In art there are two types of representation of chaos- that which remains on the outside, is a little gimmicky and self-referential and ‘does lots of tricks’. And that which is internalized, it is the chaos that gathers storms clouds on the inside when an effort is made by an individual to absorb all that is out there, into the self.
The Separation, a new and first play by Richard Molloy, could exemplify the latter. Stephen Harahan [Owen McDonnell] a sometime journalist, attempts to find love with colleague Molly MacDonald [Susan Stanley] only for the party to be gate crashed by his stricken social worker wife Marion [Carrie Crowley] and their confused daughter, Gertie [Roxanna Nic Laim]; Stephen having laid eyes on neither for more than six months since their separation. Set in 1995, the year that Bill Clinton gave his famous peace rally and the Irish Republic voted in a referendum to legalise divorce [until then the ban was seen as a result of Catholic influence by the Protestants, and as a major threat if Ireland were to be united] we follow Stephen in his Dublin pad as he undergoes a major breakdown, with a good measure of booze thrown into the equation.

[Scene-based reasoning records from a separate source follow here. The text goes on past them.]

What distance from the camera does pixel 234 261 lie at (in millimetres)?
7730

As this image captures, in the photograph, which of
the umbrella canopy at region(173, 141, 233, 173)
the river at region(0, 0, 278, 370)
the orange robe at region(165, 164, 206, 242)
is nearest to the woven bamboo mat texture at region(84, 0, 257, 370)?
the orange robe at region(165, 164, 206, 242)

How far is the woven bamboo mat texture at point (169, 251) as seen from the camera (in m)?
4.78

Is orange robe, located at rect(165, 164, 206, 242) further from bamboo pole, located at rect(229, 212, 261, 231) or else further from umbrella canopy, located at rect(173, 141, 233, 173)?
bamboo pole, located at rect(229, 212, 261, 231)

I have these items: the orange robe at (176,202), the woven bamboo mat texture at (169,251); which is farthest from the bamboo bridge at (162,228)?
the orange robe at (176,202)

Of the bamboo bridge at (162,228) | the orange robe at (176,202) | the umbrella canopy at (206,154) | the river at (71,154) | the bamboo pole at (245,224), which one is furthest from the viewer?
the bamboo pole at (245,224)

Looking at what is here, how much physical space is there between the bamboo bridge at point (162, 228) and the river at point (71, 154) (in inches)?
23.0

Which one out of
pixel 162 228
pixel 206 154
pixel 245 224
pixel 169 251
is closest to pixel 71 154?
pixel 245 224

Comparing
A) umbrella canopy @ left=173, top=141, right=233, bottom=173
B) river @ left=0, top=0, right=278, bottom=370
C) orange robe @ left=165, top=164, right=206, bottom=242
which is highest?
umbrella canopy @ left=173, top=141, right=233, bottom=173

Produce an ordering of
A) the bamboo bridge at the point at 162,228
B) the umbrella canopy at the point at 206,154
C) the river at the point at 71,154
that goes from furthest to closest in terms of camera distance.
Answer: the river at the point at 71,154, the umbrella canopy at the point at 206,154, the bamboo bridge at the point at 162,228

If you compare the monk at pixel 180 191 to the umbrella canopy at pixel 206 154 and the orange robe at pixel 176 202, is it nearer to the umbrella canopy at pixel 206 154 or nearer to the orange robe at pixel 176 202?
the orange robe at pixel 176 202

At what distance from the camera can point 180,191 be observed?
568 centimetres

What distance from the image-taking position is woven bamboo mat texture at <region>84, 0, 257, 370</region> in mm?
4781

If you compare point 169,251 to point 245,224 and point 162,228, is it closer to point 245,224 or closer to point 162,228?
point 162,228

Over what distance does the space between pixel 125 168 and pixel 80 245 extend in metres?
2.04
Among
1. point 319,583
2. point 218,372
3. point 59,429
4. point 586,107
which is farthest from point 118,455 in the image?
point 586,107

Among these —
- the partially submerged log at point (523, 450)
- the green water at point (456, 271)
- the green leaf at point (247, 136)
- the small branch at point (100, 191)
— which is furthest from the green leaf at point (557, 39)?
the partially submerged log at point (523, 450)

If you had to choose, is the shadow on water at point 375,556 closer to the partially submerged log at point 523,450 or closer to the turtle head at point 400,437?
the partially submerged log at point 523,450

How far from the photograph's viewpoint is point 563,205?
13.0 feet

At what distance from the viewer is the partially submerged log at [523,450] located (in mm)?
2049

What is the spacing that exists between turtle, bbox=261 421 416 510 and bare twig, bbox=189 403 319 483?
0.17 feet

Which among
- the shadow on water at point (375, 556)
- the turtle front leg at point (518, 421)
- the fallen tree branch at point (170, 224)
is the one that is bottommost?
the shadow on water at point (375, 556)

‘That’s biblical that is’ Stephen says as he [as it directs in the play script] refers to the never ending Irish rain, although at which point his lover throws out her arms in the shape of a dripping crucifix. Perhaps a trite observation but a fitting gesture by actress and director as a metaphor of sorts for what happens later on.
There are other references to the Catholic Church- is there ‘any institution in the entire world more ignorant on the subject of marriage?’ as well as some slight puns over the characters and their namesakes in James Joyce’s Ulysses, although the writer’s thoughts here are never quite finished- unless you consider the novel’s most famous line ‘history is a nightmare from which I am continually trying to awake’ as being pertinent to the Stephen we encounter in 1995, whose demons surely catch up with him as he struggles to become a ‘pioneer’- a non drinker.
The problem is that the play ends half way through and begins too soon and there’s a good deal of flab in the opening scene. And as soon as we start getting to the nitty gritty its time to go home- before any kind of character arc can be believably established.
Which is a shame, for in Stephen we have an inimitable, chaos internalizing, mad character about whom we just want to know more. But instead we get what feels like half a play with the playwright’s major thematic concerns only thinly sketched and under developed and with the characters hyperbolizing, so that subtext is washed out along with the rain hammering against the window. And it could and should easily be another hour- the material is all there.
Despite this though, it is well directed by Simon Evans and there is some fine character acting from all the cast in a play, which, with some proper development, could be really good.